23. Denton Mateychuk, D, Moose Jaw Warriors (WHL): A steady-eddie type who defends well and mixes in point production (39 points in 42 games). Will always have a place in the lineup because he moves pucks efficiently and effectively.

24. Alexander Perevalov, LW, Yaroslavl (MHL): Brings all the offensive elements to the table in a sleek and decent-sized package (6-foot, 192 pounds).

25. Owen Pickering, D, Swift Current Broncos (WHL): A player continues to generate interest, and is one of the highest risers in this draft class.

*26. Jack Hughes, C, Northeastern (NCAA): Doesn’t excel in any particular area of the game, but is extremely responsible, and uses his agility to play with pace when possessing the puck.

27. Maveric Lamoureux, D, Drummondville Voltigeurs (QMJHL): Upper body issue has him out for up to a month, giving him plenty of time to return for a good end of season run.

28. Rutger McGroarty, LW, USNTDP: Former Boston first-rounder and USNTDP player John Beecher seems to be a solid comparable for McGroarty.

29. Kevin Korchinski, D, Seattle Thunderbirds (WHL): Displays tireless work ethic on and off the ice.

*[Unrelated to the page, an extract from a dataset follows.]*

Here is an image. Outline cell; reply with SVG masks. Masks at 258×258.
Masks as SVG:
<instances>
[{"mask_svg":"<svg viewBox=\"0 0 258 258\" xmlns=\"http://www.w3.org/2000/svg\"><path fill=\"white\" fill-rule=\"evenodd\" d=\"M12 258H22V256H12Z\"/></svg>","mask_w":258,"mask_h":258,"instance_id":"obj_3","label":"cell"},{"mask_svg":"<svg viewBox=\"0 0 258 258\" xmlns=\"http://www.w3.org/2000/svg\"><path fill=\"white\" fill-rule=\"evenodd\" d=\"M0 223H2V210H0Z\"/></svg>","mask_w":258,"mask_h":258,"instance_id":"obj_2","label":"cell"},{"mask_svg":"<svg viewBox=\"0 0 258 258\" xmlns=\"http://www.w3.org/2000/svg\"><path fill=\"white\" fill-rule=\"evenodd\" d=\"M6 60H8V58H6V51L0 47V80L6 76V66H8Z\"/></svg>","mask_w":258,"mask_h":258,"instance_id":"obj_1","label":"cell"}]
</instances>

Another fast riser thanks to his amazing vision and excellent feet.

*30. Luca Del Bel Belluz, C, Mississauga Steelheads (OHL): A deep dive into the analytics has him as one of the best defensive centres in the OHL, yet he’s best recognized as the top scoring first-year draft eligible in all of the CHL with 57 points in 43 games.

31. Tristan Luneau, D, Gatineau Olympiques (QMJHL): Scouts are having an issue projecting what this player will be, but there’s enough raw talent and hockey IQ in place to figure out where he’ll fit in a lineup later.

*32. Adam Ingram, LW, Youngstown Phantoms (USHL): Plenty of room to fill out physically (6-foot-2, 165 pounds). His play away from the puck is a work in progress, but he has the enviable combination of size and skating ability, complemented by a big league shot.